Belanda menanggapinya. Pada akhir bulan Juni 1655, Opperhofd Jacob Ver Heyden tiba di Kupang. Dokumen perjanjian dibuat pada 2 Juli 1655 bersama kedua raja ini dengan tujuan utama adalah mengusir Portugis dan sekutunya yaitu Amarasi dan Amanuban. Sayangnya, ekspedisi militer ini gagal dan Jacob Ver Heyden beserta pasukannya harus membayar mahal dengan nyawa mereka sendiri di tahun yang sama.

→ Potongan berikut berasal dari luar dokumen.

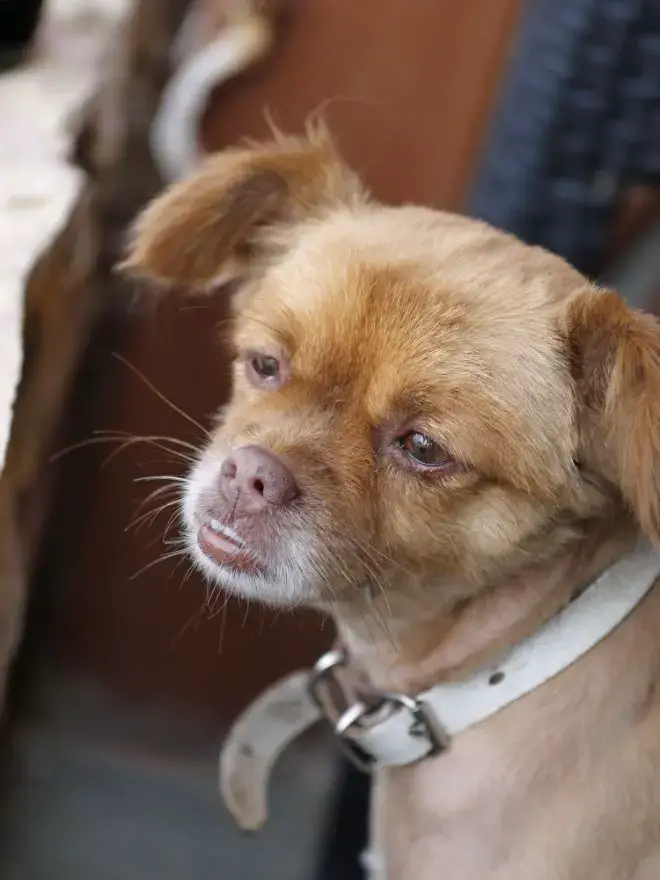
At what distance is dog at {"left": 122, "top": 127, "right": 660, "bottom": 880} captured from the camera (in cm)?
69

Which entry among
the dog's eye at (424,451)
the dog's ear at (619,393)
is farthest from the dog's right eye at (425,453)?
the dog's ear at (619,393)

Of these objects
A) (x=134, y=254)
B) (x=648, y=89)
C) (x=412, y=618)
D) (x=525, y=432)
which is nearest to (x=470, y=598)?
(x=412, y=618)

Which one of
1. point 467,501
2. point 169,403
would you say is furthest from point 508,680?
point 169,403

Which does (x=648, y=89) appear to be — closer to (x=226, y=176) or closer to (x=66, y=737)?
(x=226, y=176)

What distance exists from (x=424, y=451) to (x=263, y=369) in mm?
158

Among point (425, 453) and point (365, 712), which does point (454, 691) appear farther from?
point (425, 453)

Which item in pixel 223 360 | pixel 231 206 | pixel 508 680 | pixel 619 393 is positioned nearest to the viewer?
pixel 619 393

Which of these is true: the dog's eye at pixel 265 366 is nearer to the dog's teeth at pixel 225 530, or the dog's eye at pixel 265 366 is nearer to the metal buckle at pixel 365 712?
the dog's teeth at pixel 225 530

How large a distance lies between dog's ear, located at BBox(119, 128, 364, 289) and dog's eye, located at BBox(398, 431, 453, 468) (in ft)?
0.91

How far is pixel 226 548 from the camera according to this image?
711 mm

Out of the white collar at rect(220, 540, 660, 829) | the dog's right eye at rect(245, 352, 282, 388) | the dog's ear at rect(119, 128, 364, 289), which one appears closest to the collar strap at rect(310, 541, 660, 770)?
the white collar at rect(220, 540, 660, 829)

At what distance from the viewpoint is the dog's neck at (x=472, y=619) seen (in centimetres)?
76

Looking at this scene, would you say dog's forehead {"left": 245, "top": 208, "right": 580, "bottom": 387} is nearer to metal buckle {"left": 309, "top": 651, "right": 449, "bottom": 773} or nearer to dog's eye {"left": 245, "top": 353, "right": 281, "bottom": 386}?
dog's eye {"left": 245, "top": 353, "right": 281, "bottom": 386}

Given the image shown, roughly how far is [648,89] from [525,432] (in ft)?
1.67
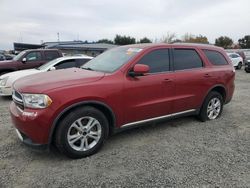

Untuk menutupi kerugian atas kematian Ver Heyden, Pemerintah Hindia Belanda di Batavia menugaskan Gubernur Maluku, Arnoldus Vlaming van Outshorn. Ia dipercaya mampu menaklukan Timor sebab ia baru saja memenangkan perang Maluku (perang Hoamoal).
Tahun 1656, Outshorn tiba di Timor dan menyusun rencana perang yang detail yaitu menaklukan Amarasi terlebih dahulu lalu menyerang ke arah timur yaitu ke wilayah Amanuban. Setelah Amanuban takluk, ekpsedisi akan melengkapi kemenangan ke arah utara di Lifau dimana kedudukan Portugis berada. Kekuatan Outshorn tidak main-main, ada 600 serdadu kulit putih (ini adalah konsentrasi pasukan kulit putih terbesar) dibantu ribuan pasukan dari Solor dan kerajaan sekutu lainnya.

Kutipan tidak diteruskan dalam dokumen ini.